Excerpts from a dataset
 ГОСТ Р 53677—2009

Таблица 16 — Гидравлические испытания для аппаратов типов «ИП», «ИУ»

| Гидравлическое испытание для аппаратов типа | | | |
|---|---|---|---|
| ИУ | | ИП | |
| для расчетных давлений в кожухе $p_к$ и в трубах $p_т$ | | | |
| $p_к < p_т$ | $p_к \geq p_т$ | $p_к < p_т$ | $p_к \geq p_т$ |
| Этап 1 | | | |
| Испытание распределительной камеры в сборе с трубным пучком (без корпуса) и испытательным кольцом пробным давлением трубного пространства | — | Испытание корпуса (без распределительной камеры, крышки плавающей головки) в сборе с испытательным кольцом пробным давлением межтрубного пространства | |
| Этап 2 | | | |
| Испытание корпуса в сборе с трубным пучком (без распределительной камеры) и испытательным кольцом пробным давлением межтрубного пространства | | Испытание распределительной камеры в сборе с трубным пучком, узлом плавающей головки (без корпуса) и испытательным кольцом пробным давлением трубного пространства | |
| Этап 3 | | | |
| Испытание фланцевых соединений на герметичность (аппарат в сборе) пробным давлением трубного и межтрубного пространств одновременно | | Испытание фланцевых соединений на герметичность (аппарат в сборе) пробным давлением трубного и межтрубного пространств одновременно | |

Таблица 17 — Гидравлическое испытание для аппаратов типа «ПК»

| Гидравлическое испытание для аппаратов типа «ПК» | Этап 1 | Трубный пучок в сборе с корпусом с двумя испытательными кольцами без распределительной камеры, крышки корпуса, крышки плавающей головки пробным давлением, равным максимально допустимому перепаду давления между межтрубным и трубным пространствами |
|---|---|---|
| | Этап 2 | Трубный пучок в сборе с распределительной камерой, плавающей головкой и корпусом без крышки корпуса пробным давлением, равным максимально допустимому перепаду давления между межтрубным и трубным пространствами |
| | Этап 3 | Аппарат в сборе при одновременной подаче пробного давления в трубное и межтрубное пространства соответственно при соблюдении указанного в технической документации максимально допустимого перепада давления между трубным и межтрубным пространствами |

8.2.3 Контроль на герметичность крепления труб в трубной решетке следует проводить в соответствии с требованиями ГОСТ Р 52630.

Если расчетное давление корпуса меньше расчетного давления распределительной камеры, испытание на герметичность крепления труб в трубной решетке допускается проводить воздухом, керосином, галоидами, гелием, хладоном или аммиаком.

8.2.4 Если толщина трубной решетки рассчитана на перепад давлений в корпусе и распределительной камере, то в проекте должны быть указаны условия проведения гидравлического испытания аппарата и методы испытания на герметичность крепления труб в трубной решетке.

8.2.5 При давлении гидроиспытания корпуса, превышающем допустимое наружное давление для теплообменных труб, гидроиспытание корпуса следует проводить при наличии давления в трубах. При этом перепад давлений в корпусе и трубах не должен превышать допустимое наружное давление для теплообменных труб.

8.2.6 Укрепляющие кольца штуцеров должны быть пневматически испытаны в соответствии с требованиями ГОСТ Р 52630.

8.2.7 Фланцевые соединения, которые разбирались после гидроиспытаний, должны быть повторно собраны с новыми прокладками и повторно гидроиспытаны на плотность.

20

* **Required action**: Exact duplication is required for the lines above, from the line that contains "одновременно | | Испытание" to the line that contains "Таблица 17 —", inclusive; omit all others.

* **Result for this task**:
| Испытание фланцевых соединений на герметичность (аппарат в сборе) пробным давлением трубного и межтрубного пространств одновременно | | Испытание фланцевых соединений на герметичность (аппарат в сборе) пробным давлением трубного и межтрубного пространств одновременно | |

Таблица 17 — Гидравлическое испытание для аппаратов типа «ПК»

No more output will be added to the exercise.